_SET TASKS_:
- a) In the forum thread about Milagro, about how many pigeons and doves are in the established flock?
- b) Write out part of the forum thread about Milagro, starting at the words "This is so great." and ending after "(Sep 2, 2002)", and replace "pictures" with "photos".
- c) Translate this sentence from the forum thread about Milagro into Spanish: "I think living on the lake helps a lot as we have ducks & other feathered friends that visit our yard."

_EXTRACTED TEXT_:
Milagro is most *welcome* to join our backyard flock, where we will keep her as safe as possible, however it isn't same as becoming as 'house' pet.

We would greatly appreciate any input on this situation. 

Susan,
I forgot to mention, we do have a member who makes 'birdie diapers'. I don't use them as my birds live in an aviary & not the house, but there are members who have used them & highly recommend them.
Here are a couple links to Boni's 'Birdwear'.
http://www.pigeons.biz/forums/f24/birdwear-diapers-are-here-21642.html

http://www.pigeons.biz/forums/f24/dove-wear-from-birdwear-27063.html

If you decide to release Milagro, I would suggest releasing her over here where there is an established flock (which is around 24 pigeons & doves). I can keep a close eye on her & as Kim mentioned, we have great neighbors. 

I think living on the lake helps a lot as we have ducks & other feathered friends that visit our yard. So it's not unusual to see birds flying in & out during the day. Their needs are taken care of in our yard & our backyard is maintained weekly, so they have no reason to go to the neighbors, & the nieghbors have no reason to complain, which they never have. 

Cindy


----------



## Milagro's Mom (Jun 4, 2008)

*Thanks again*

Cindy - you are such a grand lady!!!!

I think it would be best to bring her to you. Let me know what we need to do to prepare her and when would be a good time to bring her by. I think your environment would be the best, as I can't be sure about my neighborhood, they are not as bird friendly. She has imprinted on me too, I can't believe how quickly I got attached,  but I can't see her in a cage, I saved her so she could be free. 

I look forward to meeting you - give me a ring when you can.
take care,
Susan


----------



## Lovebirds (Sep 6, 2002)

This is so great. Your little one couldn't possibly go to a better place PLUS, Cindy is GREAT with the camera, so maybe we'll get to see pictures of Milagro once in a while. How cool is that?


----------



## Whitefeather (Sep 2, 2002)

Milagro's Mom said:


> Cindy - you are such a grand lady!!!!
> 
> I think it would be best to bring her to you.
> * *Let me know what we need to do to prepare her and when would be a good time to bring her by. *
> ...


* There's really no preparation. Just keep reassuring her she will be OK. 

** I doesn't take long.

*** And free she will be. 

I'm going to be in & out for the next couple days, but will give you a call so we can set up a time to bring Milagro over & give you directions. 

Cindy


----------



## Milagro's Mom (Jun 4, 2008)

*Thanks to all*

Everyone has been so kind and supportive...thanks to all of you.

Cindy - thanks again especially, and I'll await your call/directions to Milagro's new home...you will love her.


----------

_AVAILABLE DATA_:
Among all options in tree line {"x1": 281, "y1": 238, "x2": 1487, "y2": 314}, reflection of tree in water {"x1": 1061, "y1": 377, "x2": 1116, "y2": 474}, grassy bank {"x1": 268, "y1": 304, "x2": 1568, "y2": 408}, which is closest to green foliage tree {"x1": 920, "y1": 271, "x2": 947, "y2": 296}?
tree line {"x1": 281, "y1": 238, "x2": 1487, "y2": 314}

_RESULTS OF THE EXERCISE_:
- a) Around 24.

- b)
This is so great. Your little one couldn't possibly go to a better place PLUS, Cindy is GREAT with the camera, so maybe we'll get to see photos of Milagro once in a while. How cool is that?


----------



## Whitefeather (Sep 2, 2002)

- c) Creo que vivir junto al lago ayuda mucho, ya que tenemos patos y otros amigos emplumados que visitan nuestro jardín.